» Aim of the exercise: Show every line of the data below that includes the word "nicolapiccinini".

Stored data:
Content starts

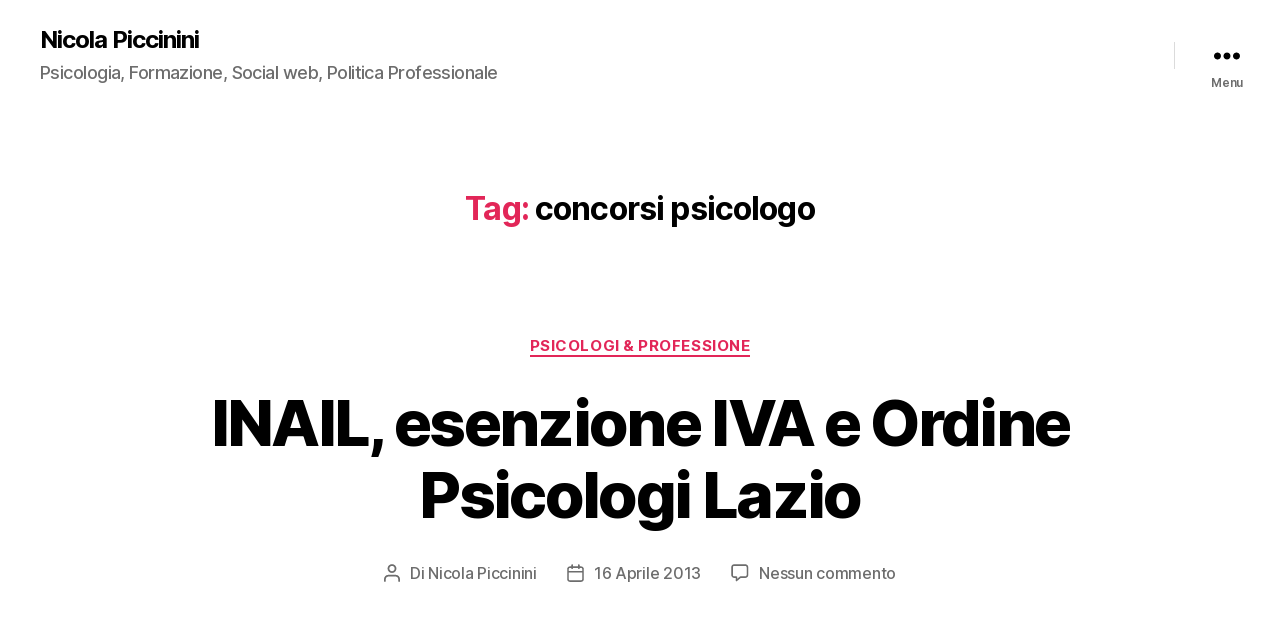

--- FILE ---
content_type: text/css
request_url: http://nicolapiccinini.it/wp-content/cache/autoptimize/css/autoptimize_single_e6f251e669f2595623f05b4f938a747a.css?ver=3.0
body_size: 194
content:
@font-face{font-family:"Inter var";font-weight:100 900;font-style:normal;font-display:swap;src:url(//nicolapiccinini.it/wp-content/themes/twentytwenty/assets/css/../fonts/inter/Inter-upright-var.woff2) format("woff2")}@font-face{font-family:"Inter var";font-weight:100 900;font-style:italic;font-display:swap;src:url(//nicolapiccinini.it/wp-content/themes/twentytwenty/assets/css/../fonts/inter/Inter-italic-var.woff2) format("woff2")}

Content ends

» Solved exercise:
request_url: http://nicolapiccinini.it/wp-content/cache/autoptimize/css/autoptimize_single_e6f251e669f2595623f05b4f938a747a.css?ver=3.0
@font-face{font-family:"Inter var";font-weight:100 900;font-style:normal;font-display:swap;src:url(//nicolapiccinini.it/wp-content/themes/twentytwenty/assets/css/../fonts/inter/Inter-upright-var.woff2) format("woff2")}@font-face{font-family:"Inter var";font-weight:100 900;font-style:italic;font-display:swap;src:url(//nicolapiccinini.it/wp-content/themes/twentytwenty/assets/css/../fonts/inter/Inter-italic-var.woff2) format("woff2")}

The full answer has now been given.